To address this gap, Li and his team conducted a comprehensive carbon footprint analysis of monocrystalline modules manufactured in China from 2008 to 2023. Their refined data included supplier-specific configurations and province-level electricity carbon intensity, providing a more accurate picture of the industry’s environmental impact.
The results were promising. Production-side carbon footprints plummeted from 2.01–3.24 kg CO2-eq/Wp to 0.31–0.39 kg CO2-eq/Wp over the 15-year period. However, the study also highlighted that module encapsulation has emerged as the primary contributor to carbon emissions in the production process.
On the consumption side, the story is more complex. The global deployment of large-scale PV systems has driven the consumption-side footprint to increase 35-fold to 112.25 Mt CO2-eq in 2023. Notably, two-thirds of these emissions were attributed to exports, suggesting that the decarbonization of electricity in other countries may come at the cost of increased carbon emissions in China.
So, what does this mean for the future of the energy sector? Li suggests that the path forward lies in industrial layout transfer, green materials supply, and process innovation. “Substantially decarbonizing China’s monocrystalline modules will require a multi-faceted approach,” he says.
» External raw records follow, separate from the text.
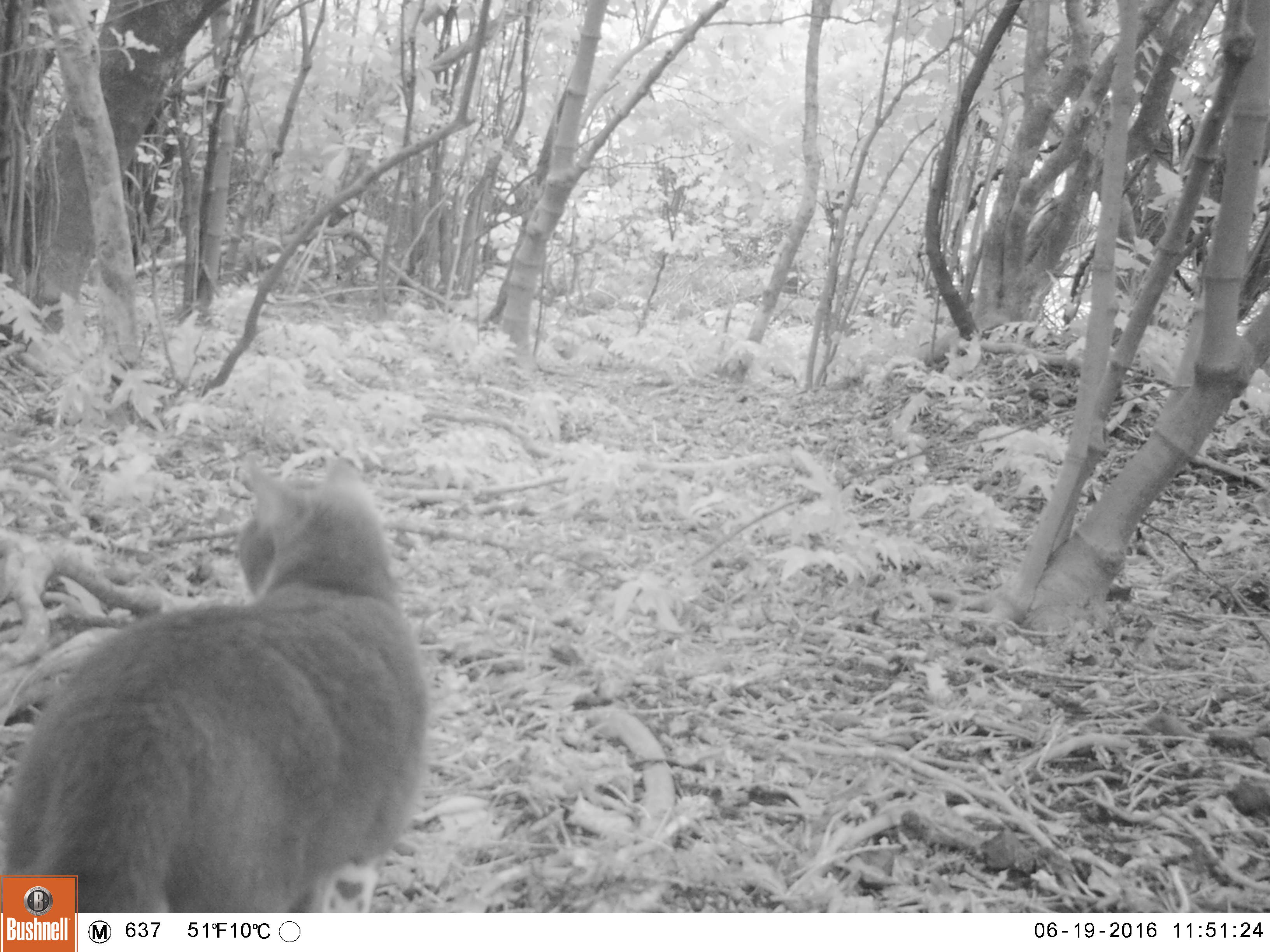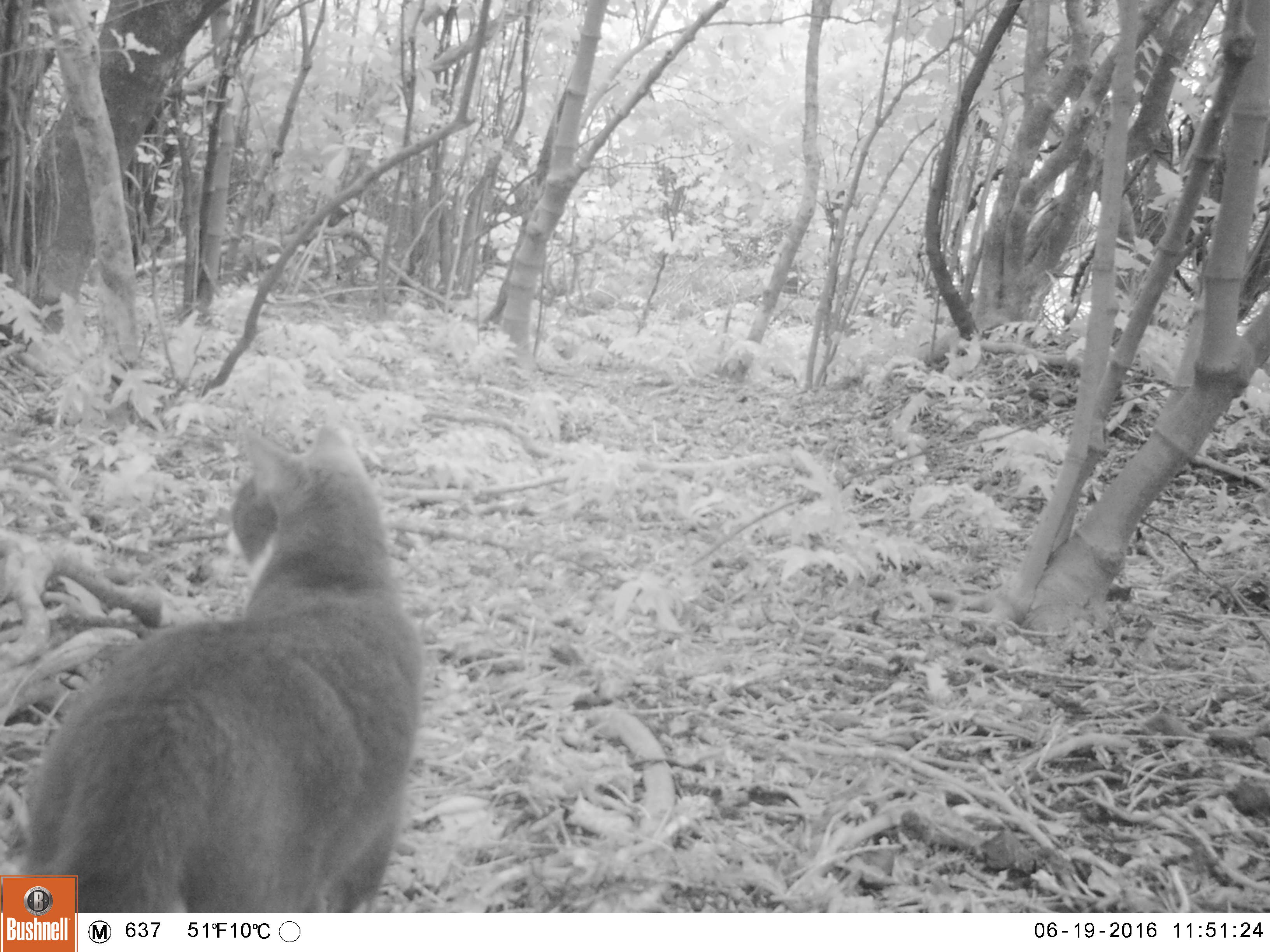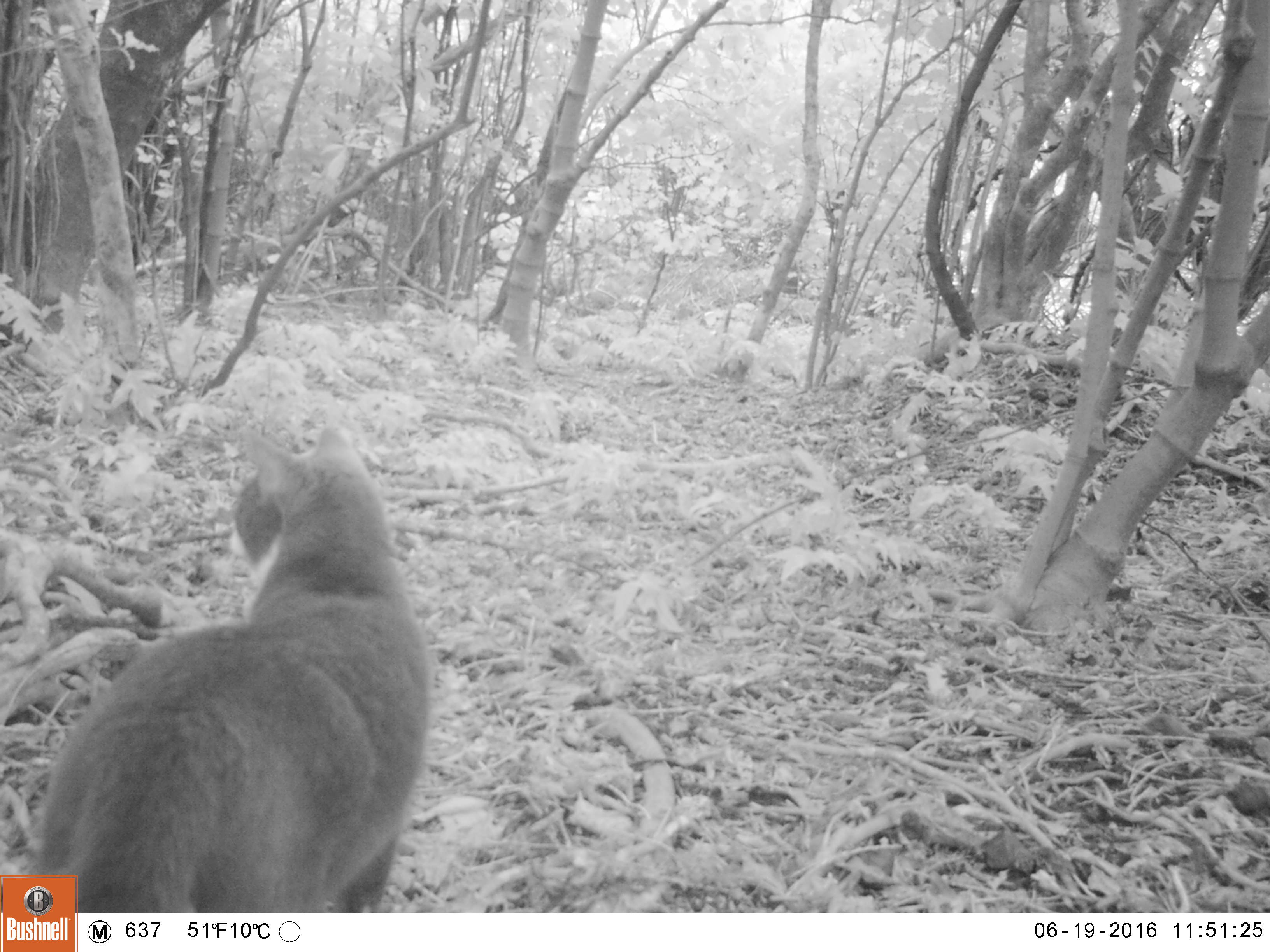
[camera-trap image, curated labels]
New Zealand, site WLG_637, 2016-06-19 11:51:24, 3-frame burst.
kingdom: Animalia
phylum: Chordata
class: Mammalia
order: Carnivora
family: Felidae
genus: Felis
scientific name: Felis catus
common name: domestic cat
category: cat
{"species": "cat (domestic cat) (Felis catus)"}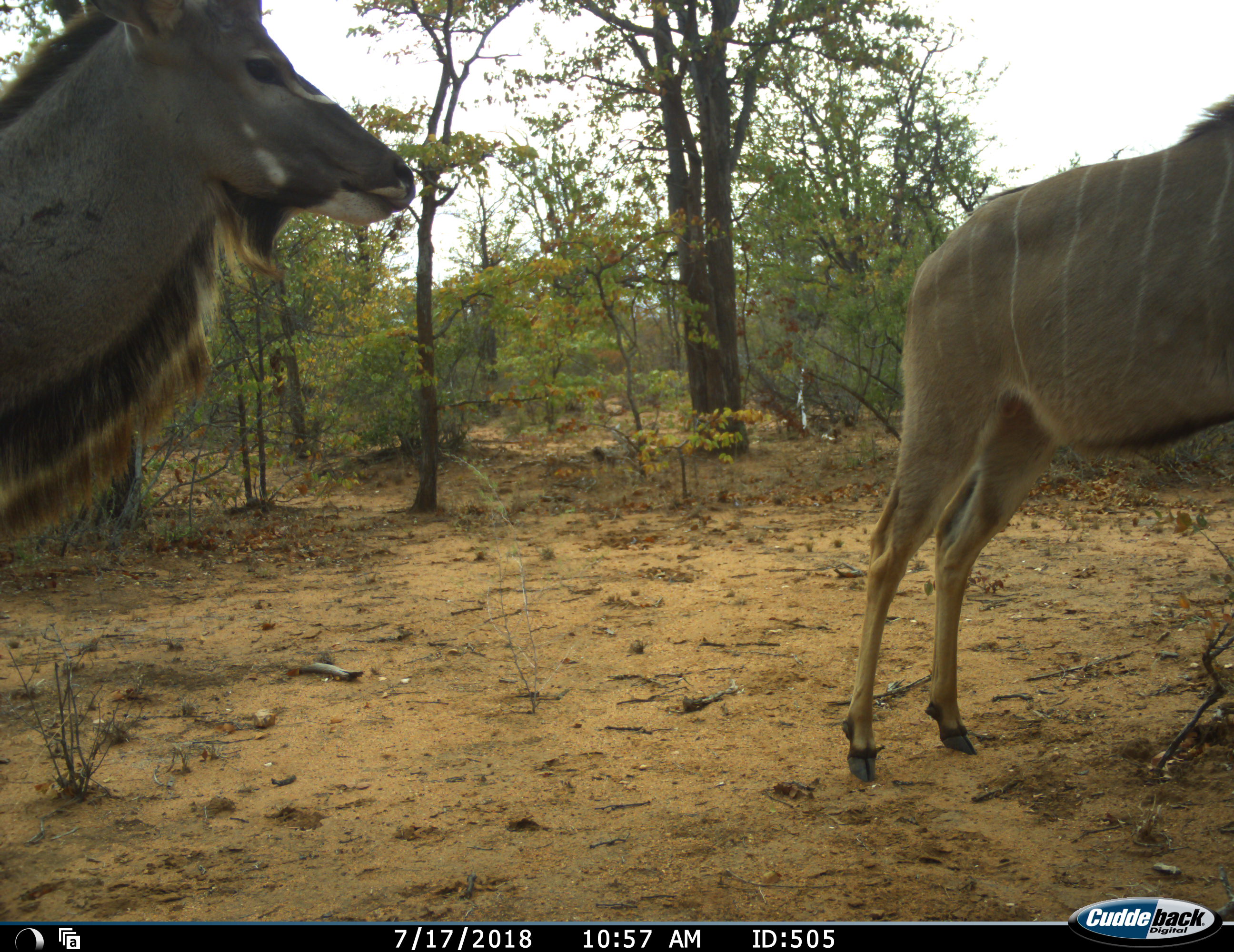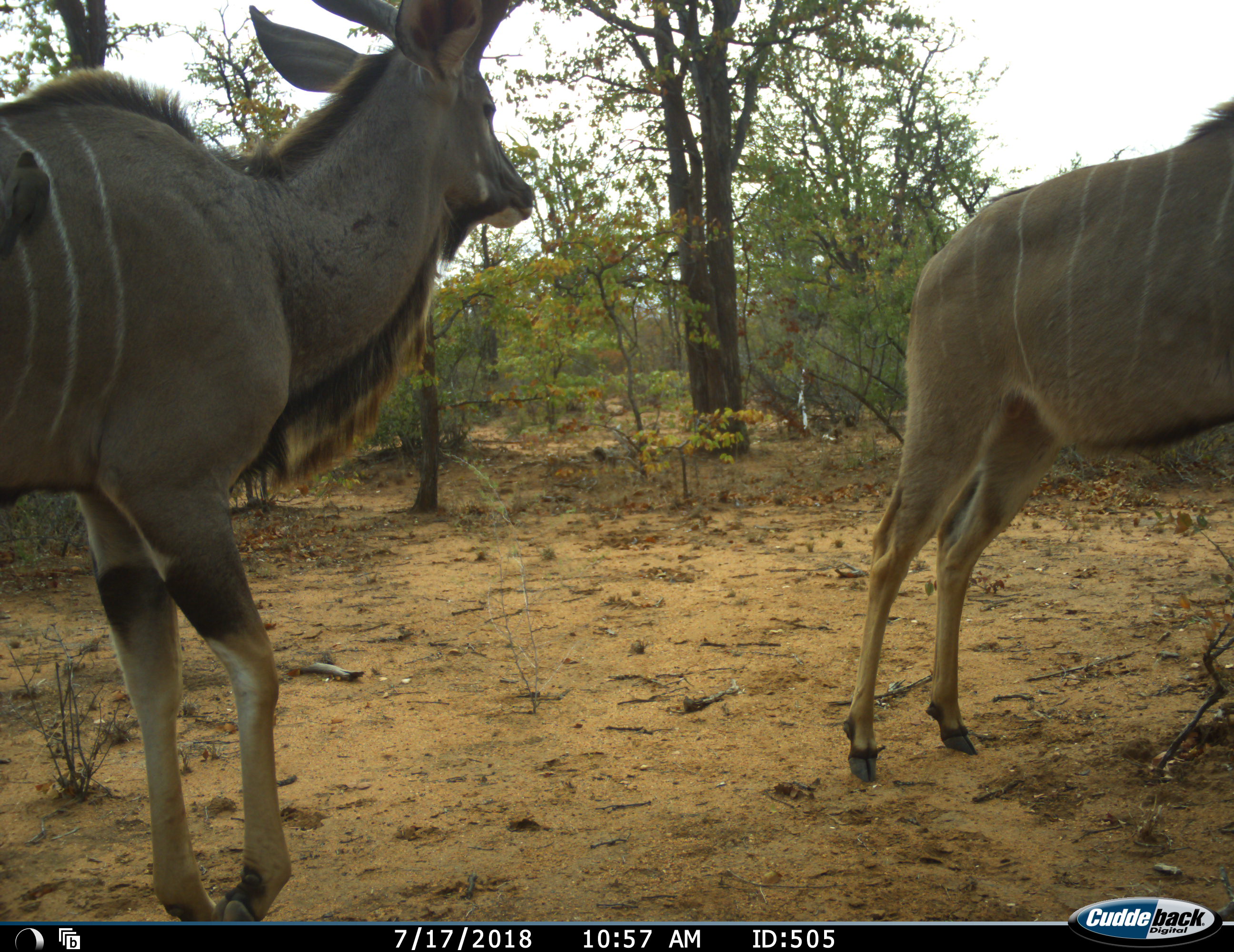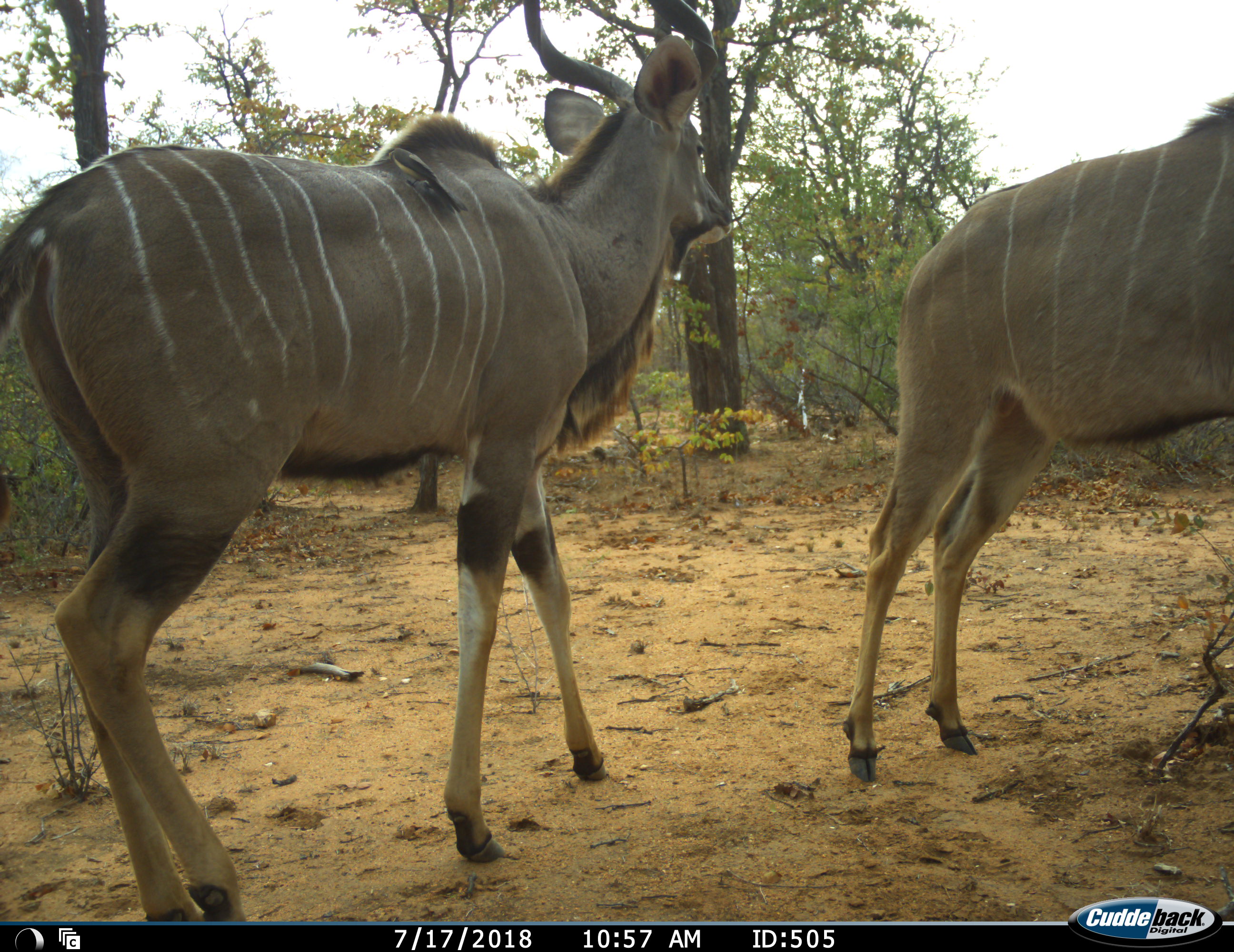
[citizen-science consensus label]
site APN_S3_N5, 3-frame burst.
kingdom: Animalia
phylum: Chordata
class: Mammalia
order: Artiodactyla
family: Bovidae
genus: Tragelaphus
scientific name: Tragelaphus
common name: kudu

The study’s findings have significant commercial implications for the energy sector. As the world increasingly turns to solar power as a clean energy solution, understanding and mitigating the carbon footprint of PV module production will be crucial. The research underscores the need for a more holistic approach to decarbonization, one that considers the entire supply chain and its global impacts.
Moreover, the study highlights the importance of international cooperation in tackling climate change. As Li notes, “The decarbonization of one sector or country cannot be viewed in isolation. It’s a global effort that requires collective action and shared responsibility.”
In the quest for a sustainable energy future, this research serves as a timely reminder that the path forward is complex and multifaceted. It’s a call to action for the energy sector to innovate, collaborate, and strive for a more sustainable and equitable future.